For a moment, I feel myself returning to my younger self, the one who, too embarrassed to say no, hiked down cliffs and up steep paths, heart pounding with fear, always the last one in a group. But then I snap out of it. Part of middle age for me is not giving in to such pressures. I don’t want to ski black diamonds, rappel down rocks or climb mountains. “It’s not for me,” I say firmly. I raise my glass of wine in a toast. “But here’s to those who love it.”

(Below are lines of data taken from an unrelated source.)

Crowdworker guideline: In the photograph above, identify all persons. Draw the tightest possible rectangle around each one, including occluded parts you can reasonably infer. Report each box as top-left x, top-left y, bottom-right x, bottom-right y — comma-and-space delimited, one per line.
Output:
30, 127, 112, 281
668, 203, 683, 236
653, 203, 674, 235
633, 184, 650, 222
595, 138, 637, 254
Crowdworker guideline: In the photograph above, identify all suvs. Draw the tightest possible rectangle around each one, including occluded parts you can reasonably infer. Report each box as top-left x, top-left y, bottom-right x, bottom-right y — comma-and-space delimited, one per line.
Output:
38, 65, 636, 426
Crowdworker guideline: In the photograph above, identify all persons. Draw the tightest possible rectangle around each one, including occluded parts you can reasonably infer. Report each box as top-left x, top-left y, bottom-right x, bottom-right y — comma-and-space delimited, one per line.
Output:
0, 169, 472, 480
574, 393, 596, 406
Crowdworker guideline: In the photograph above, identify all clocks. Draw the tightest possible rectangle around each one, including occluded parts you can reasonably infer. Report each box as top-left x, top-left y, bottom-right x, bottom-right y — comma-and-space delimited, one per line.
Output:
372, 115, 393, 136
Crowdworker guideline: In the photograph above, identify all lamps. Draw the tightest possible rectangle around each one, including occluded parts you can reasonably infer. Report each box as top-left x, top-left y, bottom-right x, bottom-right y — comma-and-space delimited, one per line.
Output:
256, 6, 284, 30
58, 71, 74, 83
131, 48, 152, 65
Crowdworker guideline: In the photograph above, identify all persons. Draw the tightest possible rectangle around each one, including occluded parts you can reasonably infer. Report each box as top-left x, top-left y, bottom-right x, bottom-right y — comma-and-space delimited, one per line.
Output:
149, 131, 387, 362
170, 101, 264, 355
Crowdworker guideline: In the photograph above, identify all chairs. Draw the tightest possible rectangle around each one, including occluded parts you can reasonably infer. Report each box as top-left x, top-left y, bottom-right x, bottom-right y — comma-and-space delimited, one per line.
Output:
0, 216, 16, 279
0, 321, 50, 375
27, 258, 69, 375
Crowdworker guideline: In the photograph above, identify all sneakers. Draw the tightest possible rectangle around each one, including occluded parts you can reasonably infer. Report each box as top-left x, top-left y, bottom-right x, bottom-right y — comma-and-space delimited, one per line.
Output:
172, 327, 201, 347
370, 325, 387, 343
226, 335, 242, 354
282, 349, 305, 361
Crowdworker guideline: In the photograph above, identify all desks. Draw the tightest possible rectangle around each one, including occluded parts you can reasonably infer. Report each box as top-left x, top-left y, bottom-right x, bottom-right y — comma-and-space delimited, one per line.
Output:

LEAVING wine-drenched, laid-back Mendoza is difficult, but the lure of tango and Buenos Aires eases our farewell. After a two-hour flight, we are standing in the neighborhood called Palermo Soho, in our tiny, aptly named Costa Petit Hotel. With only four guest rooms, each decorated with whimsical art and antiques, the hotel is charming and cozy. Hand in hand, we explore the streets around it. One afternoon is spent browsing books and eating empanadas at Boutique del Libro. The next day, after a breakfast in bed of café con leche and croissants, we ride the A line on the subte, the Buenos Aires subway, with the original wooden cars from 1913.
The city is large and sprawling with tree-lined streets, rolling parks dotted with impressive statues and fountains, ice cream shops and cafés everywhere. But my fantasy is to tango with Lorne. I think I fell in love with him all those years ago when he visited me in my New York City apartment and “Build Me Up Buttercup” came on the radio. Without pausing, Lorne took me in his arms and began to dance. After all this time, all those mountains—the literal and figurative ones that, between us, we’ve scaled—is a spontaneous dance still enough to send my heart into overdrive?
The tango, however, proves elusive. From what I’d read before coming here, it sounded as if people tangoed on every street corner. But the famous Sunday milonga in the San Telmo neighborhood is rained out. The lessons at Confitería Ideal are canceled all week because a television commercial is being filmed there. While I keep listening for the sounds of an accordion playing tango, Lorne and I go to one of the professional shows at the Astor Piazzolla Theater. The ornate dinner theater reminds me of Rhode Island’s Chateau de Ville, the magenta and purple wedding cake of a dinner theater from my childhood. But once the dancers appear, the comparisons stop. This is no bad revival of Camelot; this is passionate, heart-wrenching, beautiful tango.
Tango is a mix of several musical rhythms (African, Cuban and Spanish), originally danced only by men. By 1912, Buenos Aires throbbed with the beat of the tango, and couples danced it with legs intertwined, in a hug-like embrace. The professional dancers we watch are ruffled and sequined and skin baring. As a vocalist sings in Spanish, couples smile at each other, kiss, even climb onto each other’s laps. It is true that there’s something both lusty and lovely about the tango. Lorne leans over and kisses me. “Beautiful,” he murmurs.
AT LAST, on the day before we are set to leave, I arrange a tango lesson for myself at Torquato Tasso in San Telmo. (You have to sign up with a master teacher of the opposite sex, and no female master is available for Lorne during my time slot.) My instructor, Quique, is short and lithe and dressed entirely in black. He does not speak in English except to say, “We practice. That’s all.” Four other people and another instructor are in the class, but Quique is mine, all mine. We start with a simple eight-step tango, which I keep messing up on the sixth beat. “We practice. That’s all,” Quique says.